Seeking Better Certainty of Device States

robert.bruce · June 9, 2023, 1:45pm

I apologize for the following post. It is very long. The issue is complicated.

I use a C-7 Hub Mesh and Z-wave devices to control the physical environments in rooms of my house that I use for my Indigo Snake breeding operation. If lights stay ON when they are supposed to be OFF, or if heaters/air conditioners are in the wrong state, there is the potential that I could lose animals, eggs, and an entire year of income or more if I don't catch it in time.

Over the past three years, I estimate that I've spent 1% of my rule-writing time on basic rules to control device states in the manner that I need, and 99% of my time writing much more complicated rules to achieve reliability of those device states. So far, although I have been able to improve the reliability of my control immensely, I haven't been able to achieve as reliable a setup as I know is possible. What's missing as I see it, could be solved with a minimal change to some logic within Rule Machine (or maybe I'm just missing something).

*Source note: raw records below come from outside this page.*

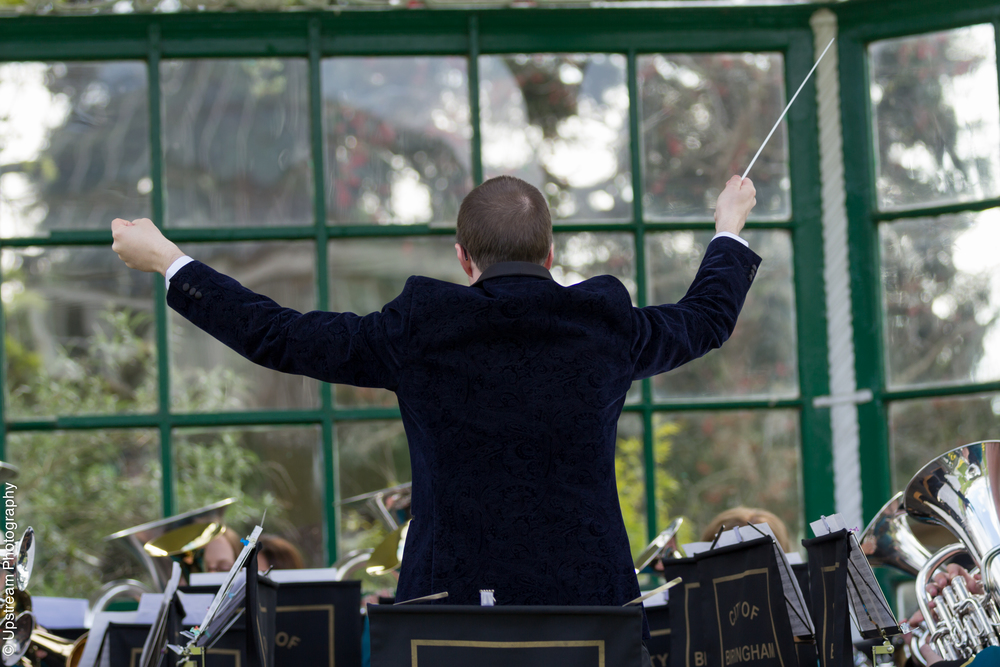 Iain Masson conducting City of Birmingham Brass Band in Birmingham on the bandstand at the Botanical Gardens.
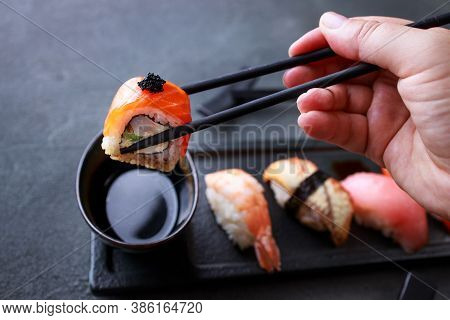 Eating Sushi. Hand With Chopsticks Taking Salmon Maki Roll From Plate. Japanese Food, Deluxe Restaur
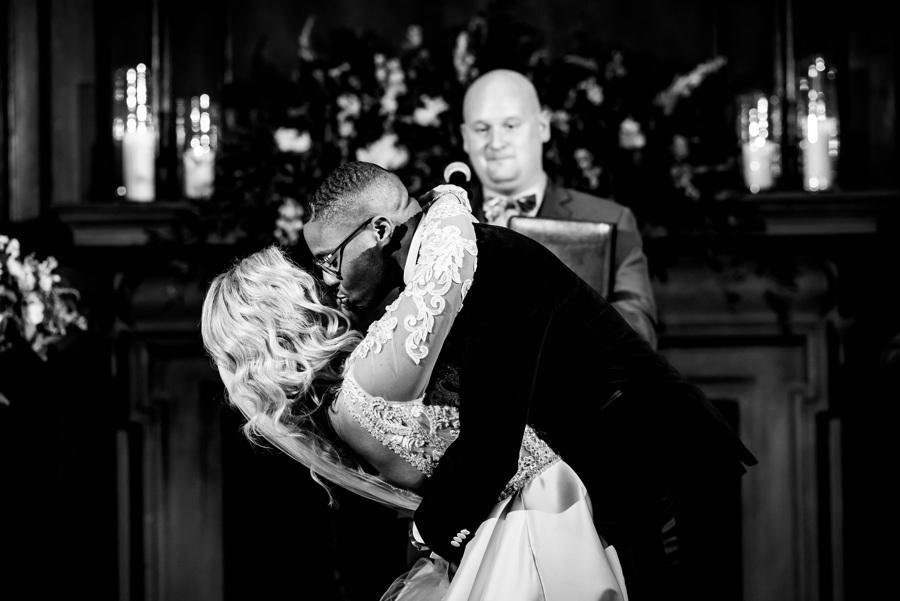groom kisses bride after being married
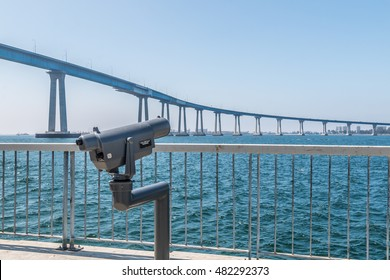 Sightseeing binoculars on the Cesar Chavez Park viewing pier, overlooking the San Diego bay and the Coronado bridge.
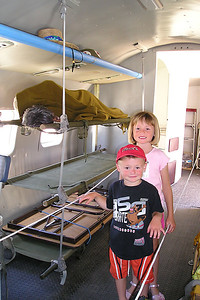 """Sydney and Christopher Kane aboard a C-131D (CV-340/T-29) #N131CW Convair """"Samaritan"""" Air Force transpor at the World War II Aviation Museum at Camarillo Airport. The museum is operated by the Southern California Wing of the Commerative Air Force."""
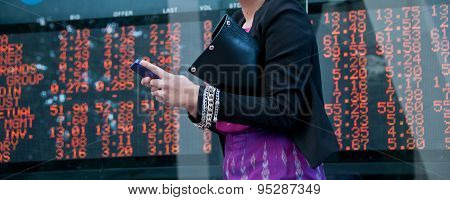 Trading Stock On Mobile Near Exchange Board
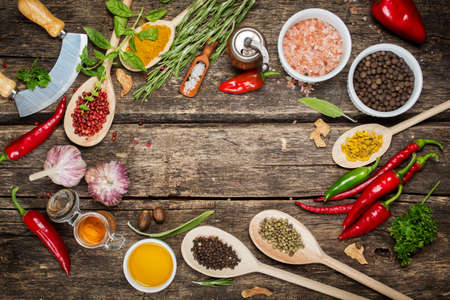 seasonings: Various spices and herbs with copyspace, pink pepper, Himalayan salt, garlic and olive oil Stock Photo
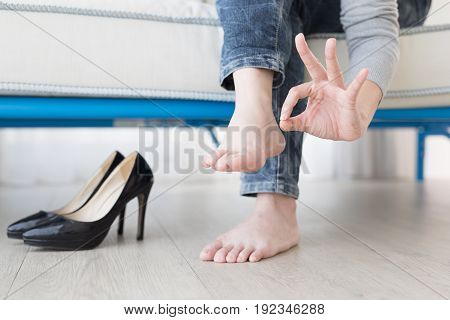 woman athlete foot close up with health concept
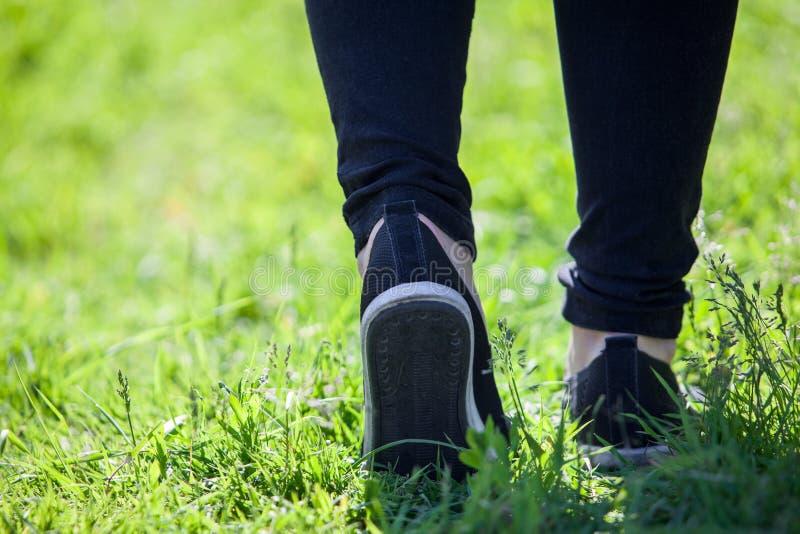 Les promenades d'homme le long de l'herbe dans les espadrilles en caoutchouc et le pantalon noir, se ferment vers le haut de la v photos stock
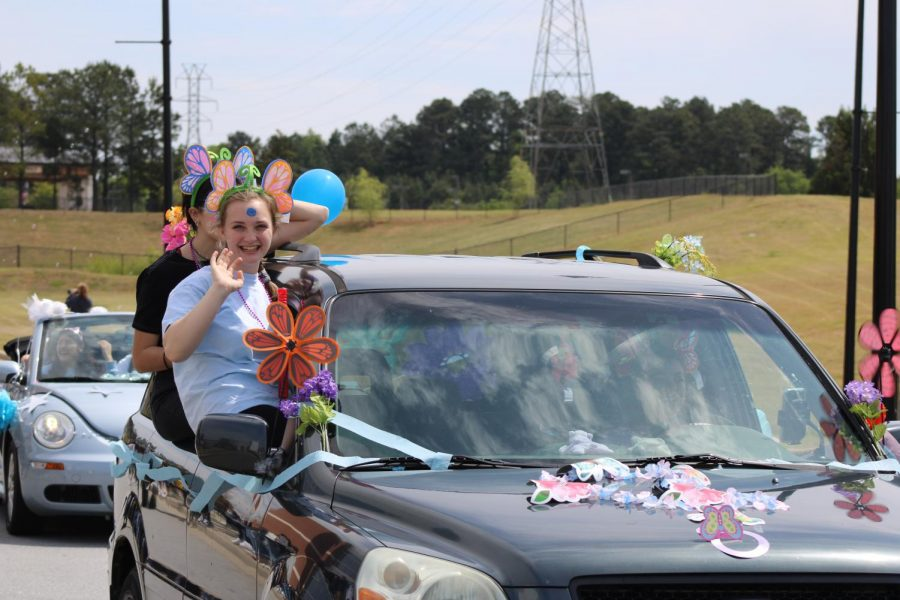 Seniors smile as they pass by Spartanburg High School students cheering.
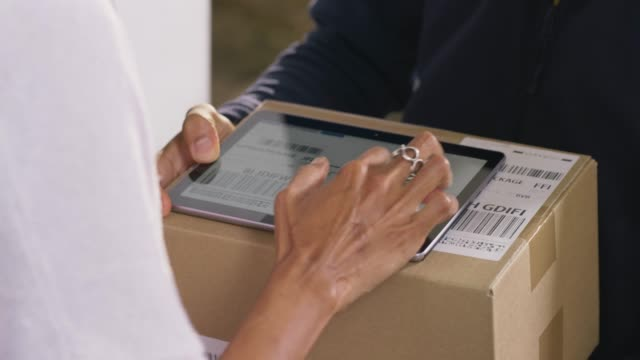 Hands of a woman opening the door and signing for the package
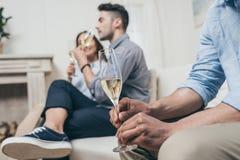 Amis buvant du champagne des verres tout en se reposant sur le sofa Images stock
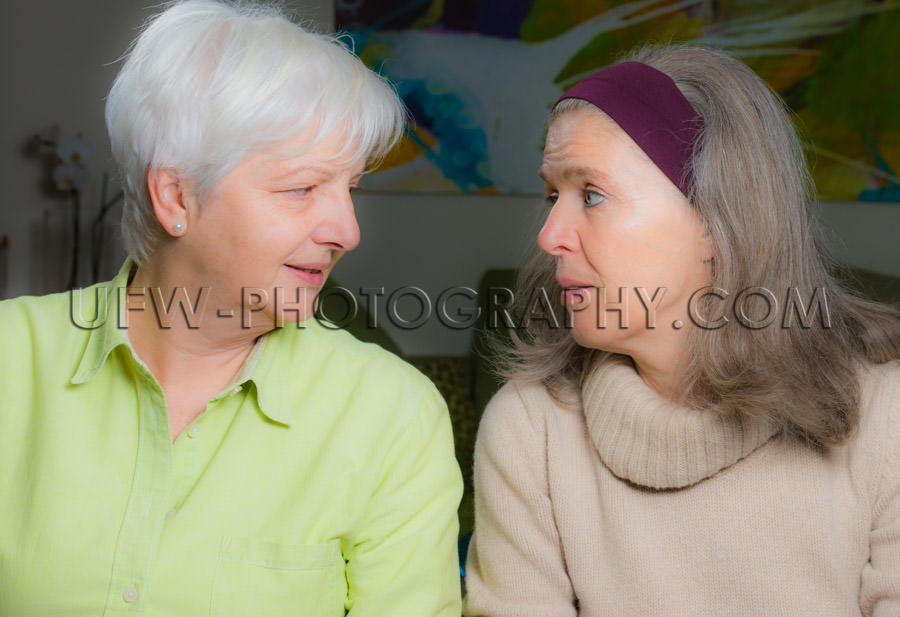 Two mature women talking looking face to face conversation Stock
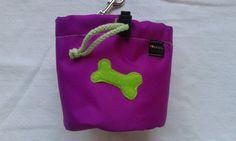 Fuchsia dog treat bag with a bone motif by DoGATAilla on Etsy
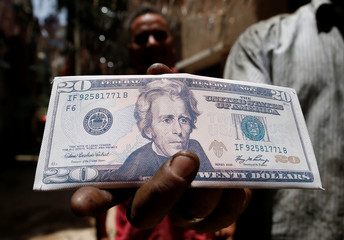 An Egyptian man carries a wallet with the picture of a dollar bill during the holy month of Ramadan in old Cairo
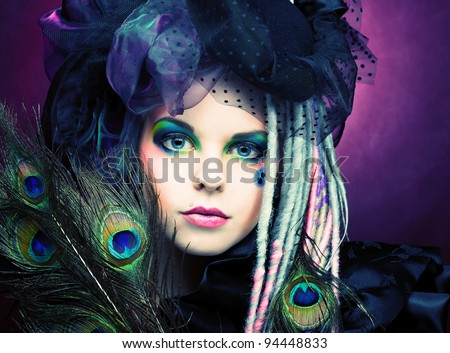 Young lady witn creative make-up in vintage hat - stock photo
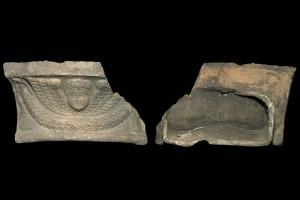 Fragment einer Gesimskachel mit geflügeltem Puttenkopf über lorbeerblattbesetztem Feston, graphitiert, zweite Hälfte 17. Jh., H. 9,5 cm, Br. 17,2 cm, Speyer, Historisches Museum der Pfalz
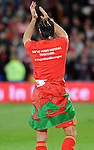 UEFA EURO 2016 Qualifier match between Wales and Andorra at Cardiff City Stadium in Cardiff : Gareth Bale celebrating at full time wrapped in Welsh Flag.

The problem arises from the fact that radio-based automations are never perfect. Sometimes a hub can issue a command, and the device doesn't receive the command. Sometimes the device receives the command and carries it out, then sends a response back to the hub telling the hub that the command was carried out, but the hub doesn't receive the response (called an "ACK" as I understand it). There are other scenarios that can cause this. The bottom-line is that a hub sometimes thinks that a device is ON when it is OFF, and vice-versa.

The following is stripped-down code to show an example of the best I seem to be able to do so far:

In the first image is simple code showing that instead of just turning a heater switch ON, I run a rule action to do that.

In the second image is a rule action that runs a Repeat Loop which turns the heater switch ON and waits for a global variable called "ValidState" to indicate that the switch was actually turned ON correctly (ValidState = 1).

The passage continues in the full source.